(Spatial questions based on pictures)
--- start ---
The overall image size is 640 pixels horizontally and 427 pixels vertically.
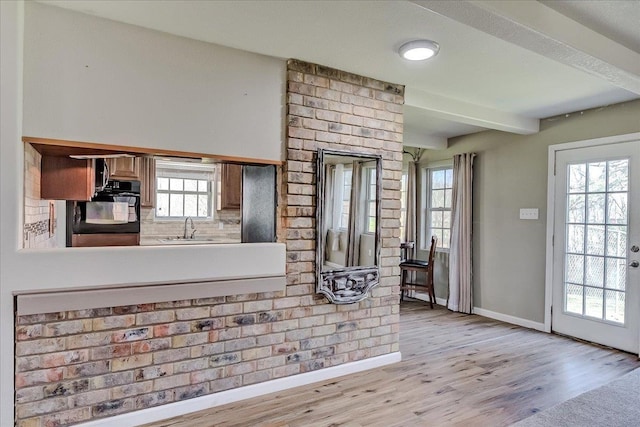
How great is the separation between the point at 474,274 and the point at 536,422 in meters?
2.88

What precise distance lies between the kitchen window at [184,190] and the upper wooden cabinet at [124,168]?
16.2 inches

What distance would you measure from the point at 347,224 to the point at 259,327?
101 centimetres

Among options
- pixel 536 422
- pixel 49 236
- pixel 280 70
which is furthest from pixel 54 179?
pixel 536 422

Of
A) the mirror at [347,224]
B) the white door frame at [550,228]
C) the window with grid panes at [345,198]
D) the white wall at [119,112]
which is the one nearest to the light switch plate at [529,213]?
the white door frame at [550,228]

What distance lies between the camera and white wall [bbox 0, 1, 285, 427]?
193 cm

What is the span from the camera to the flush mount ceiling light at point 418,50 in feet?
7.81

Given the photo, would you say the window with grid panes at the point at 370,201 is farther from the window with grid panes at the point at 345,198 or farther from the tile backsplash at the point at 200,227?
the tile backsplash at the point at 200,227

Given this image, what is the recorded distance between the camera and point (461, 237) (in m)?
5.07

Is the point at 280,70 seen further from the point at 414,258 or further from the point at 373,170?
the point at 414,258

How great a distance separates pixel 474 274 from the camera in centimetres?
502

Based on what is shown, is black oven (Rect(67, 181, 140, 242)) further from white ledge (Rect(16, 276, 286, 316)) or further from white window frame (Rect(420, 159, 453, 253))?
white window frame (Rect(420, 159, 453, 253))

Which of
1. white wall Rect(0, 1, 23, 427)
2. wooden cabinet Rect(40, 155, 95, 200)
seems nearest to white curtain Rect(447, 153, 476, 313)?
wooden cabinet Rect(40, 155, 95, 200)

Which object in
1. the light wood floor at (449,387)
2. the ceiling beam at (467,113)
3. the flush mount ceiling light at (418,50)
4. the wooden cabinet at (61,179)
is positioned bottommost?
the light wood floor at (449,387)

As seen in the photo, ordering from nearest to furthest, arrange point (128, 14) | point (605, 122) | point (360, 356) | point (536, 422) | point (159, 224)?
1. point (128, 14)
2. point (536, 422)
3. point (360, 356)
4. point (605, 122)
5. point (159, 224)
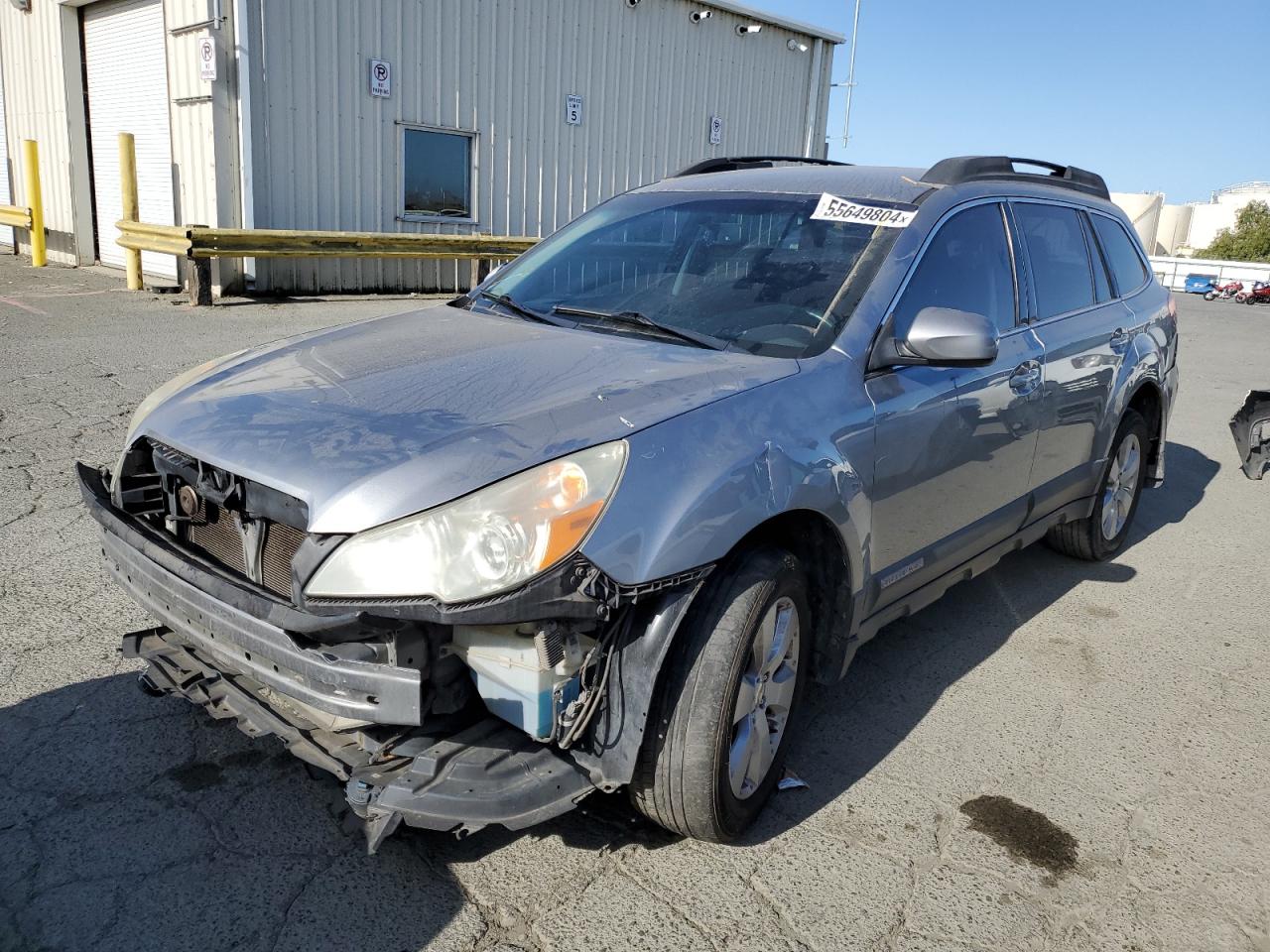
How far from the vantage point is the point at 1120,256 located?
5223 mm

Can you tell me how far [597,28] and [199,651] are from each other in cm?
1520

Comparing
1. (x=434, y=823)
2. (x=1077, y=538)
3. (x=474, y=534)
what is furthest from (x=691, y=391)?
(x=1077, y=538)

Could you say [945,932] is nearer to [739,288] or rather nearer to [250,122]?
[739,288]

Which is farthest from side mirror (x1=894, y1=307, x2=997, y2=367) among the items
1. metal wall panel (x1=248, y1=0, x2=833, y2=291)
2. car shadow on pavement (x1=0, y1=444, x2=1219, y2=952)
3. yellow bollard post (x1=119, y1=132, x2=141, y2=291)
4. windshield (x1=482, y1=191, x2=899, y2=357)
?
yellow bollard post (x1=119, y1=132, x2=141, y2=291)

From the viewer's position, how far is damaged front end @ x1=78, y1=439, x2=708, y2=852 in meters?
2.25

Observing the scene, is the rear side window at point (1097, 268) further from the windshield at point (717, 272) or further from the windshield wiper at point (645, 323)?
the windshield wiper at point (645, 323)

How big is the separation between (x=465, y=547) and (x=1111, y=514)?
4.14 metres

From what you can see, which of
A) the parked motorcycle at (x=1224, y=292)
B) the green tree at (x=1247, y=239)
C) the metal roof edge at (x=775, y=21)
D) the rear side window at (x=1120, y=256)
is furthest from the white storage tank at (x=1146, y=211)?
the rear side window at (x=1120, y=256)

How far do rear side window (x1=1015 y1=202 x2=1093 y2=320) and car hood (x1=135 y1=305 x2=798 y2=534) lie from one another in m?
1.80

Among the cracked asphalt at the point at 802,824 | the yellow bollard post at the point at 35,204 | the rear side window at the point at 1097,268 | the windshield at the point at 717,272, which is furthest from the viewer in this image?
the yellow bollard post at the point at 35,204

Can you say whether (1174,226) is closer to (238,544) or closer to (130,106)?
(130,106)

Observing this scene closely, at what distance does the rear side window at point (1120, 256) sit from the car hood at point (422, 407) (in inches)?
112

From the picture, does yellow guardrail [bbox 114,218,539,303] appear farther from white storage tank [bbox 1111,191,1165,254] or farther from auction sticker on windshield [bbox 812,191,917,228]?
white storage tank [bbox 1111,191,1165,254]

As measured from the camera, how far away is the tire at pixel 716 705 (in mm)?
2553
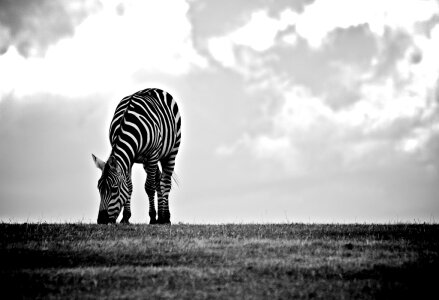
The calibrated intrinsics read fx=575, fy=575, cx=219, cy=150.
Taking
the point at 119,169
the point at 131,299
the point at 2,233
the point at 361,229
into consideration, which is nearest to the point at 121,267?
the point at 131,299

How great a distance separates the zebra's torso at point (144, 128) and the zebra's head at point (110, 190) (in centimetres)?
84

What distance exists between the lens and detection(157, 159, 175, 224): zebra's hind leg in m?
23.4

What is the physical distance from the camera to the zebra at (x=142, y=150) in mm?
19250

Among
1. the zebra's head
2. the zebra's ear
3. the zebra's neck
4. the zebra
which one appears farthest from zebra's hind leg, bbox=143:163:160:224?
the zebra's ear

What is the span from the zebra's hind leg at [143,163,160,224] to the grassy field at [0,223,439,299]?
178 inches

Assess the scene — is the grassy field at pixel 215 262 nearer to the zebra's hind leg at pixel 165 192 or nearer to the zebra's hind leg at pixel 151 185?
the zebra's hind leg at pixel 151 185

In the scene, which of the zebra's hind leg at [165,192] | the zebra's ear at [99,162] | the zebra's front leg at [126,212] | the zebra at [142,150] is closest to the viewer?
the zebra at [142,150]

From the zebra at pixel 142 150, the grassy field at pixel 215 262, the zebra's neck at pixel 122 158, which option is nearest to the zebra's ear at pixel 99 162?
the zebra at pixel 142 150

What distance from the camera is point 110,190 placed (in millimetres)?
19078

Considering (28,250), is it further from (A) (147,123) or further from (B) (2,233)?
(A) (147,123)

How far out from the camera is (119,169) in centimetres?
1950

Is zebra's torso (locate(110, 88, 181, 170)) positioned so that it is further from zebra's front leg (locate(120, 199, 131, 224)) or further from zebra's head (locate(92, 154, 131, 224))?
zebra's front leg (locate(120, 199, 131, 224))

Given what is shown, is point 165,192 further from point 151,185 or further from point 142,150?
point 142,150

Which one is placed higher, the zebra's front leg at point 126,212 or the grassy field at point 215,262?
the zebra's front leg at point 126,212
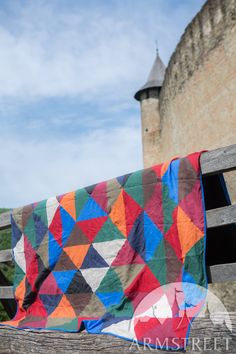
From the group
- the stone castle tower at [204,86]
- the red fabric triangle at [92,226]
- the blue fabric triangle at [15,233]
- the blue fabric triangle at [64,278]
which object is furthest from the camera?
the stone castle tower at [204,86]

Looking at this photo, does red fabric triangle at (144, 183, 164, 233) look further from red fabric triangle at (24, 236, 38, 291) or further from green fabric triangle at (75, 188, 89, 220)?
red fabric triangle at (24, 236, 38, 291)

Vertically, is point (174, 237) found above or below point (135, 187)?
below

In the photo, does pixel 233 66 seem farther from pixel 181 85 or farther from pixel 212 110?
pixel 181 85

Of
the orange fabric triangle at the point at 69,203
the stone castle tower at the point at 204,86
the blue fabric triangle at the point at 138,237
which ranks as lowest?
the blue fabric triangle at the point at 138,237

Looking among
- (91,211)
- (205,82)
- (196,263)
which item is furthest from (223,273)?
(205,82)

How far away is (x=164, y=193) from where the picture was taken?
2.59 metres

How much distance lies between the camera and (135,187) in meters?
2.74

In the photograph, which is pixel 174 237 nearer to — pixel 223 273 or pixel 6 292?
pixel 223 273

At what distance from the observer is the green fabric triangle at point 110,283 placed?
2.70 metres

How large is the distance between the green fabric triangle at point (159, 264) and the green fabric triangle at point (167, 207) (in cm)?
11

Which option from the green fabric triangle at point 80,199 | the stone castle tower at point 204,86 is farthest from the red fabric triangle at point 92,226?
the stone castle tower at point 204,86

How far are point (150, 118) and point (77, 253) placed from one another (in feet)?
43.7

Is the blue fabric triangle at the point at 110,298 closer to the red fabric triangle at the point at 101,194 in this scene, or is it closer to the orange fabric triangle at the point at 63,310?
the orange fabric triangle at the point at 63,310

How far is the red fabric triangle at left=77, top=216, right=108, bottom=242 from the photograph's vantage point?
--- end ---
### TASK OBJECTIVE
Reproduce the entries verbatim from the first line through the line containing "101 centimetres", including that line, and omit the pictures.

### WORKED ANSWER
The overall image size is 640 pixels horizontally and 427 pixels vertically.
How great is the separation between the point at 474,274 and the point at 536,422 in meters?
2.88

What precise distance lies between the kitchen window at [184,190] and the upper wooden cabinet at [124,168]?
16.2 inches

What distance would you measure from the point at 347,224 to the point at 259,327?
101 centimetres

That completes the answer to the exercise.